[Information shown Boundary: Start]

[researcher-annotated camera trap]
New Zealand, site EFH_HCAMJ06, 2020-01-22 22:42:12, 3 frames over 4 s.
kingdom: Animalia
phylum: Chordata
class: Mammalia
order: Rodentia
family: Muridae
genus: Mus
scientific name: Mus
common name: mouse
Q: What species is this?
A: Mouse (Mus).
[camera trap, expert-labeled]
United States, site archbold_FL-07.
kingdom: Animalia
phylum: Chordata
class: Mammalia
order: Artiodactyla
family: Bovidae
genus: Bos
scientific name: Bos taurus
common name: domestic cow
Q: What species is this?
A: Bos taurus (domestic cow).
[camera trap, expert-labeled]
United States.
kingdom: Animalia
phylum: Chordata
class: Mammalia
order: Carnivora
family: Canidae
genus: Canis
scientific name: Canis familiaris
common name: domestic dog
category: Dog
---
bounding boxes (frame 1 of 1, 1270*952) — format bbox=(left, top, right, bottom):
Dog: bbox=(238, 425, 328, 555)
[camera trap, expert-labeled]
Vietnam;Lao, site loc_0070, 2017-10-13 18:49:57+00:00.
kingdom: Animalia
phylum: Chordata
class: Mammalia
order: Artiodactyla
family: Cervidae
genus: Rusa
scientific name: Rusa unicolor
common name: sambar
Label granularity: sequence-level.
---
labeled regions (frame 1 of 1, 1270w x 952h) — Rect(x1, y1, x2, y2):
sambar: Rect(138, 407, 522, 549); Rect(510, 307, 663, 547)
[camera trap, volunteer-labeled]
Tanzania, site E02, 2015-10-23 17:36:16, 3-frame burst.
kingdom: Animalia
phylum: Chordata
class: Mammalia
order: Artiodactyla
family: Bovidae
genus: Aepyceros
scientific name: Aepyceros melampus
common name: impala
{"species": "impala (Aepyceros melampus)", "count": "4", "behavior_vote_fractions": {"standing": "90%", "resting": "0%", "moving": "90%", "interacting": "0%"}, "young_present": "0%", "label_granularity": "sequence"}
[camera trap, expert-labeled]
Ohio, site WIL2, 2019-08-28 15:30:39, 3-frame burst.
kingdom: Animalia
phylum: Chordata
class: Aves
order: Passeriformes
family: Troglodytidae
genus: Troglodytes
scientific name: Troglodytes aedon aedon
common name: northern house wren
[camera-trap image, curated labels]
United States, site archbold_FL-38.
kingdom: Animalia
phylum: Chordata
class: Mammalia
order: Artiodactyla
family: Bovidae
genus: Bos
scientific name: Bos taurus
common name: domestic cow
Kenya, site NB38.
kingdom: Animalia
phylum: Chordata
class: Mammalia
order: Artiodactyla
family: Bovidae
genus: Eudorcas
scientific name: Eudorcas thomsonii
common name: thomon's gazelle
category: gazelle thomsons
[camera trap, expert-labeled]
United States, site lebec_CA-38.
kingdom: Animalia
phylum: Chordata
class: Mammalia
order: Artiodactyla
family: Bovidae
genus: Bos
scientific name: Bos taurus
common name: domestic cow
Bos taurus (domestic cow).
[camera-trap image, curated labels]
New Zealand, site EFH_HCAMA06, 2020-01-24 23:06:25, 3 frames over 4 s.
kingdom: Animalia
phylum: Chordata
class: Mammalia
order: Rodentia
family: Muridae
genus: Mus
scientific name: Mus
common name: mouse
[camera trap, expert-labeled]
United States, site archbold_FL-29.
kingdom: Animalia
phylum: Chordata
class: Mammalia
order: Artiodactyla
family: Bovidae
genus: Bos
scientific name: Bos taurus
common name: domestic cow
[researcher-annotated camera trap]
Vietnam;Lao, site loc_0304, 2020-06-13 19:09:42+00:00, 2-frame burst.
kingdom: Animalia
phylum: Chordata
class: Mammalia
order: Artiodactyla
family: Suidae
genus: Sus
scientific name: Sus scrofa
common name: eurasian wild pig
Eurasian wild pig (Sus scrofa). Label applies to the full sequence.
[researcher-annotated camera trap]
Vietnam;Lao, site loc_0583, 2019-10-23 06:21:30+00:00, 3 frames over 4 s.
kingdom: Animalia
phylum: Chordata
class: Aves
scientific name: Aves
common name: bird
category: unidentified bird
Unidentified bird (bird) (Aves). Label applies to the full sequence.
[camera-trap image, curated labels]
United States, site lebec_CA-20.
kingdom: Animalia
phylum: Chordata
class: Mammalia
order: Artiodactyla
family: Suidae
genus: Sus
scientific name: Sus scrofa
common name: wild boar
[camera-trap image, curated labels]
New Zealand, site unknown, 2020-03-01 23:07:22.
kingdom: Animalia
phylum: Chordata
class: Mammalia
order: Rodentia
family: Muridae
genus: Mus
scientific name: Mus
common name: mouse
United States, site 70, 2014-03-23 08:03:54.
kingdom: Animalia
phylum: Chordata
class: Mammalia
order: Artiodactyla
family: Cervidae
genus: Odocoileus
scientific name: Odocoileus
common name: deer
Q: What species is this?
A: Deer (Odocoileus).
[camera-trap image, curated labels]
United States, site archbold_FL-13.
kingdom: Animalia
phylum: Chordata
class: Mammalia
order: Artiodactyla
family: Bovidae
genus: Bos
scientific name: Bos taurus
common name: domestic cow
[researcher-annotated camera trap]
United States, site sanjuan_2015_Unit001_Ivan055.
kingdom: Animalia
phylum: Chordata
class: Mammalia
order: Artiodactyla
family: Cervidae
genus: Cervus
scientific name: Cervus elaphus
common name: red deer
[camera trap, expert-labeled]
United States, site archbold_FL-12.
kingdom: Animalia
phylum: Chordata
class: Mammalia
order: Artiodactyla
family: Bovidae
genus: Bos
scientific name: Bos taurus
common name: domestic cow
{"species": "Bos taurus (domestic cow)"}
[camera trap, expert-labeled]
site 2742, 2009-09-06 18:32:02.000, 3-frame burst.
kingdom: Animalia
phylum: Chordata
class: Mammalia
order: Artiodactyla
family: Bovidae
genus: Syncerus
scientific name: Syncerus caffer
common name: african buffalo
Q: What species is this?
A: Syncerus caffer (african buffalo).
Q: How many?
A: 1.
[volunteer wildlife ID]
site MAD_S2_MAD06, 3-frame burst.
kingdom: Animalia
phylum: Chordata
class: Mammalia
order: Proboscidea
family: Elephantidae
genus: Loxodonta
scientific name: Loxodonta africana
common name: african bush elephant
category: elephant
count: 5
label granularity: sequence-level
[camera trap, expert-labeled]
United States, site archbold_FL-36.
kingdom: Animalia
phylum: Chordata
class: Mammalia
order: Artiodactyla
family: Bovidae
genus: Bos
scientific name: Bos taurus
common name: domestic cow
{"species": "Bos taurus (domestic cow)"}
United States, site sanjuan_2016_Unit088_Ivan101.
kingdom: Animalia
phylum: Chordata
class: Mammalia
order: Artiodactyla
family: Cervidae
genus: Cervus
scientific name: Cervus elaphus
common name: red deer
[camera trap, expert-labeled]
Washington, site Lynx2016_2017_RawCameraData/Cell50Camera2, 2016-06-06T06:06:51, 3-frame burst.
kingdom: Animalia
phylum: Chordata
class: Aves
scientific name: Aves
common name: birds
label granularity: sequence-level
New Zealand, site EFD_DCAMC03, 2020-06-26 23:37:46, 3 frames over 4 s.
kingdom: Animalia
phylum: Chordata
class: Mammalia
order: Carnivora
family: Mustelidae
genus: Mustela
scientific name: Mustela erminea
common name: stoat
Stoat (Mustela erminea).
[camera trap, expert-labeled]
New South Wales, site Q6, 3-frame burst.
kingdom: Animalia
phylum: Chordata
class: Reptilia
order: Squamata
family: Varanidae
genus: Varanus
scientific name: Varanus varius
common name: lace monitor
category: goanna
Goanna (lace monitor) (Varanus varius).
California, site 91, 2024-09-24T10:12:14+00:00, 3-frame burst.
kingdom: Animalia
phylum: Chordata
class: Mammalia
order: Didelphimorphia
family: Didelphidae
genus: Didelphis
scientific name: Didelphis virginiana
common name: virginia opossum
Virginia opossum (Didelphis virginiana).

[Information shown Boundary: End]

Select all lines in the listing that include the word "over".

New Zealand, site EFH_HCAMJ06, 2020-01-22 22:42:12, 3 frames over 4 s.
New Zealand, site EFH_HCAMA06, 2020-01-24 23:06:25, 3 frames over 4 s.
Vietnam;Lao, site loc_0583, 2019-10-23 06:21:30+00:00, 3 frames over 4 s.
New Zealand, site EFD_DCAMC03, 2020-06-26 23:37:46, 3 frames over 4 s.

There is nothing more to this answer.